2012-12-20	Bug 693503: Fix SEGV in glyph painting due to bbox overflow.	Robin Watts
	When calculating the bbox for draw_glyph, if the x and y origins of the glyph are extreme (too large to fit in an int), we get overflows of the bbox; empty bboxes are transformed to large ones. The fix is to introduce an fz_translate_bbox function that checks for such things. Also, we update various bbox/rect functions to check for empty bboxes before they check for infinite ones (as a bbox of x0=0 x1=0 y0=0 y1=-1 will be detected both as infinite and empty). Problem found in 2485.pdf.SIGSEGV.2a.1652, a test file supplied by Mateusz "j00ru" Jurczyk and Gynvael Coldwind of the Google Security Team using Address Sanitizer.

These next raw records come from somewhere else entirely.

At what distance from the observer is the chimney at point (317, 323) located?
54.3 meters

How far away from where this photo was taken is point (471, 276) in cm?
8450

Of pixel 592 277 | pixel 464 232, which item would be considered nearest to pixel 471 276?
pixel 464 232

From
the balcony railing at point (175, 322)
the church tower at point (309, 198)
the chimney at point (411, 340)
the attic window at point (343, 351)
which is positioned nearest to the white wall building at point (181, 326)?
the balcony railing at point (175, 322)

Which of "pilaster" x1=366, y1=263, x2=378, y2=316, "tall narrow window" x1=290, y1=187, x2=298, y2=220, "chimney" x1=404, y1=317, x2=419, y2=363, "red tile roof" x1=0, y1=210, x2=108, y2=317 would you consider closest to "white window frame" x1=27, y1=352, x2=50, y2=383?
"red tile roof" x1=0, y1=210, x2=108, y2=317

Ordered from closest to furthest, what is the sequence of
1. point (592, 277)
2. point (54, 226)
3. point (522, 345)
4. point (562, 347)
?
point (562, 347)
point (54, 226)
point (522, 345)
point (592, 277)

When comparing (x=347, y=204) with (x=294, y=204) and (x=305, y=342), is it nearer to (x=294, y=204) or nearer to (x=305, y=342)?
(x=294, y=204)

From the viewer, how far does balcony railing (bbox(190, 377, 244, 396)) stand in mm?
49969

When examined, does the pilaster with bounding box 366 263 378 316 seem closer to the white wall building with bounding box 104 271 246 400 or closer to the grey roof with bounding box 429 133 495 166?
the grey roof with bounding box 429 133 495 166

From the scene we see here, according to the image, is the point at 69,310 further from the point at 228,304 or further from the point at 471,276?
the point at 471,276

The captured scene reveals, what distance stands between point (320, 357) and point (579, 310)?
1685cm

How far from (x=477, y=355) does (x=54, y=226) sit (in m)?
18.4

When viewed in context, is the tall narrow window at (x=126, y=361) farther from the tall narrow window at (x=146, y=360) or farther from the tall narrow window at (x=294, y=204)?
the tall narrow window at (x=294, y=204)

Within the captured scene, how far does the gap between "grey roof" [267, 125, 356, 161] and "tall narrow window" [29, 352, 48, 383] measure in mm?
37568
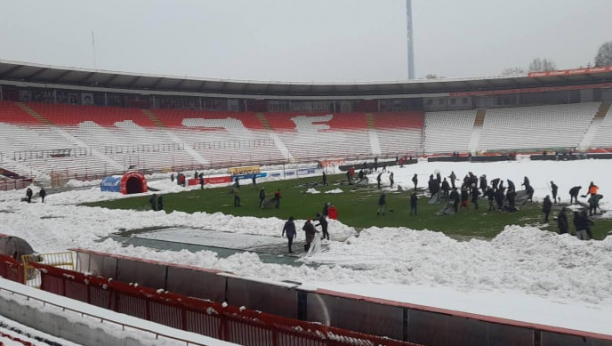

Many thanks!
2012-12-18	Protect against draw device stack confusion due to errors while pushing.	Robin Watts
	Whenever we have an error while pushing a gstate, we run the risk of getting confused over how many pops we need etc. With this commit we introduce some checking at the dev_null level that attempts to make this behaviour consistent. Any caller may now assume that calling an operation that pushes a clip will always succeed. This means the only error cleanup they need to do is to ensure that if they have pushed a clip (or begun a group, or a mask etc) is to pop it too. Any callee may now assume that if it throws an error during the call to a device entrypoint that would create a group/clip/mask then no more calls will be forthcoming until after the caller has completely finished with that group. This is achieved by the dev_null layer (the layer that indirects from device calls through the device structure to the function pointers) swallowing errors and regurgitating them later as required. A count is kept of the number of pushes that have happened since an error occurred during a push (including that initial one). When this count reaches zero, the original error is regurgitated. This allows the caller to keep the cookie correctly updated.